社交媒体可以成为错误信息传播的主要加速器，从而可能损害个人福祉和社会凝聚力。尽管最近取得了重大进展，但网络虚假信息研究仍是一个相对年轻的领域，面临着若干（方法论）挑战。在这方面，网上误导信息的检测已被证明是困难的，因为网上的大规模数据流需要（半）自动化、高度特异性和复杂的方法，才能将包含误导信息的帖子从无关帖子中分离出来。在本文中，我们介绍了自适应社区响应（ACR）方法，这是一种用于大规模收集 Twitter（现称为 "X"）上的错误信息的无监督技术。ACR 方法基于之前的研究结果，这些结果表明，Twitter 用户偶尔会通过引用特定的事实核查网站（众包事实核查）对错误信息进行事实核查回复。第一步，我们捕捉到了这类错误信息但经过事实核查的推文。第二步，我们利用这些推文提取特定的语言特征（关键词），从而在第三步也能收集到那些根本没有经过事实核查的错误信息推文。我们首先介绍了我们方法的数学框架，然后是明确的算法实现。然后，我们在一个综合数据集的基础上对 ACR 进行了评估，该数据集由 \(>25\) 百万条推文组成，属于 \(>300\) 篇误导性报道。我们的评估结果表明，ACR 是对该领域方法库的有益扩展，使研究人员能够更全面地收集网络错误信息。文本相似性测量清楚地表明了虚假报道的说法与 ACR 推文之间的对应关系，尽管 ACR 的性能在不同的报道中分布不均。与事实核查推文的基线比较显示，ACR 方法可以在相当程度上检测到与故事相关的推文，同时对不同类型的推文也很敏感：事实校验推文往往由高转发量（如高转发量所示）驱动，而 ACR 方法的灵敏度则延伸至表现出较低转发量的推文。综上所述，ACR 作为对该领域有价值的方法论贡献的能力是基于：（1）采用了该领域先前的开创性研究；（2）完善的正规化数学框架；（3）通过一套全面的指标奠定了实证基础。

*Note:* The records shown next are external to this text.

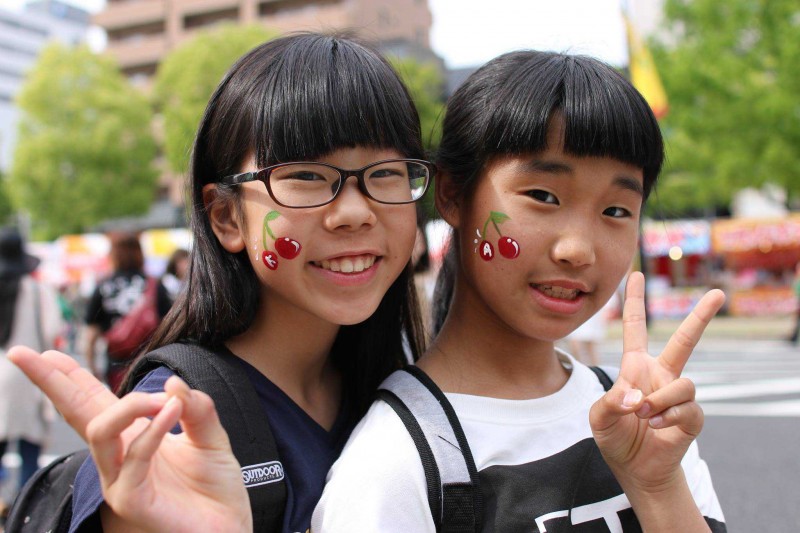 hfpu-fffp2016-0505-0319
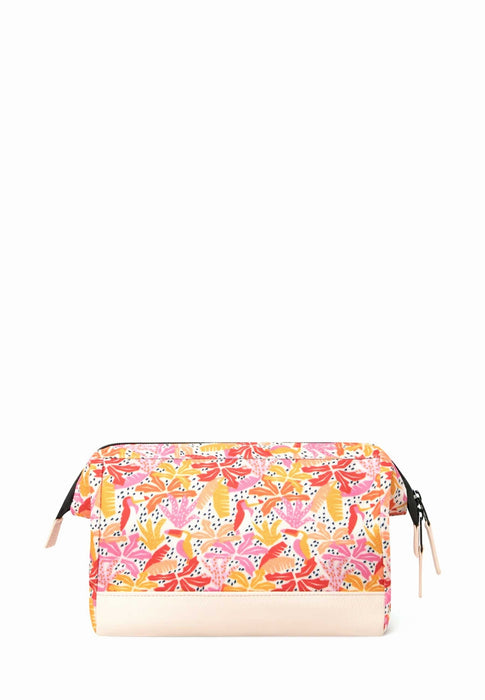 Trousse de toilette Cabaia Travelkit rue de gan RUE DE GAND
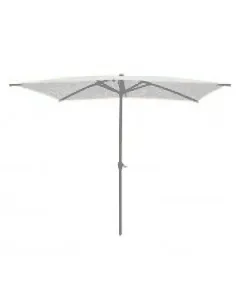 Parasol malaga beige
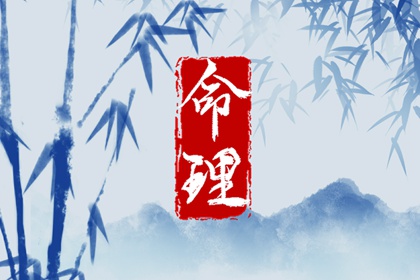 2026万年历日历,万年历农历查询表2026年,老黄历万年历农历查询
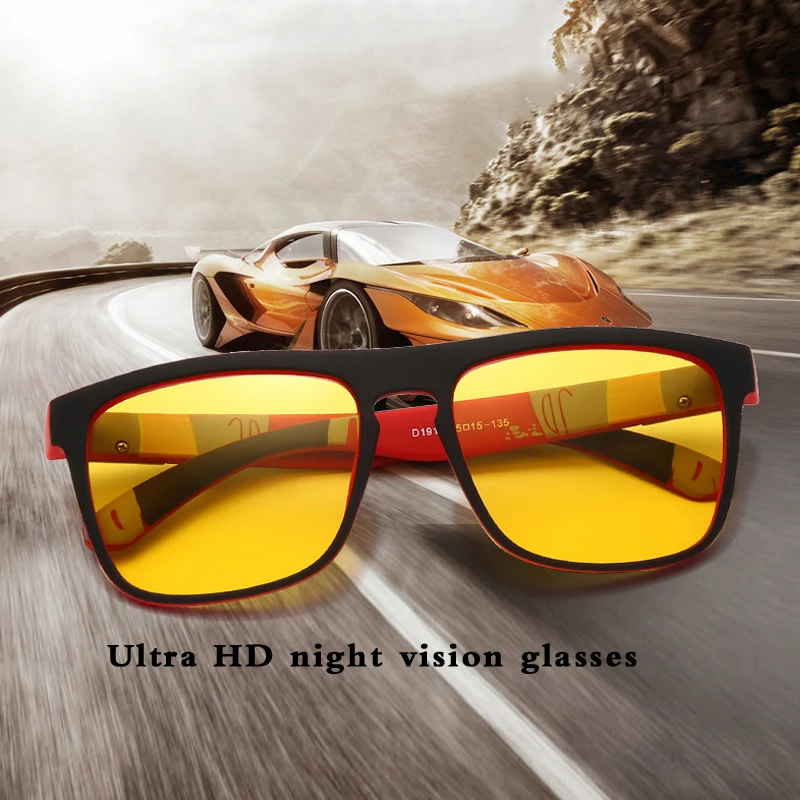 

Brand Classic Mirror Polarized Sunglasses Men Square Coating Driving Sun Glasses Male UV400 Sunglass Shades Eyewear gafas de sol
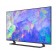 Телевизор Samsung UE43CU8500UXCE Smart 4K UHD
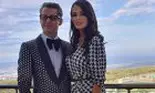 Într-o casă cu șase copii, Anca Serea și Adi Sînă „își pun imaginația la bătaie” pentru a se bucura de timpul în doi: „Deja patul este prea clasic”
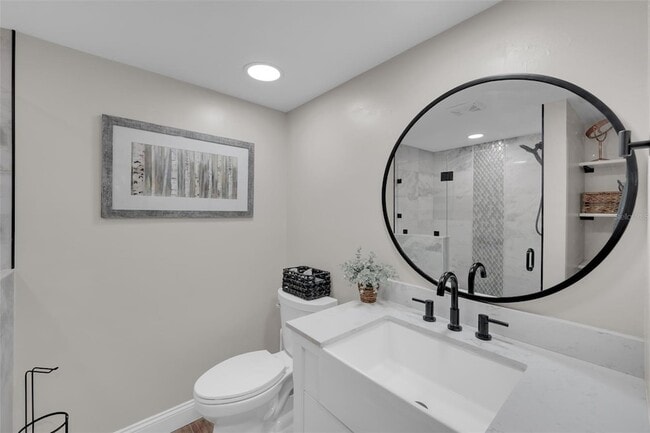Building Photo - 15761 Windward Way Cir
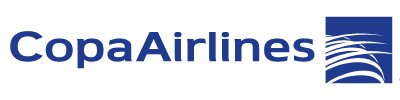 PATROCINADOR-VOICE-TALENT-PANAMA-COPAAIRLINES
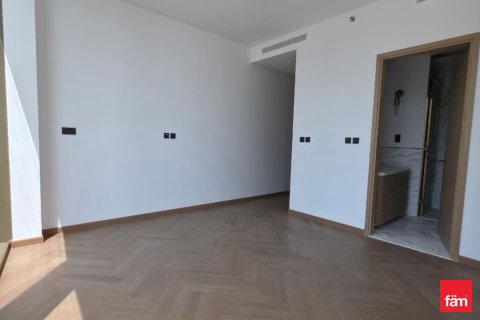 Appartement de 4 chambres à Business Bay, UAE No. 161829 9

本文章由计算机程序翻译，如有差异，请以英文原文为准。

求助全文

约1分钟内获得全文求助全文

来源期刊

Journal of Big Data Computer Science-Information Systems

CiteScore

17.80

自引率

3.70%

发文量

105

审稿时长

13 weeks

期刊介绍： The Journal of Big Data publishes high-quality, scholarly research papers, methodologies, and case studies covering a broad spectrum of topics, from big data analytics to data-intensive computing and all applications of big data research. It addresses challenges facing big data today and in the future, including data capture and storage, search, sharing, analytics, technologies, visualization, architectures, data mining, machine learning, cloud computing, distributed systems, and scalable storage. The journal serves as a seminal source of innovative material for academic researchers and practitioners alike.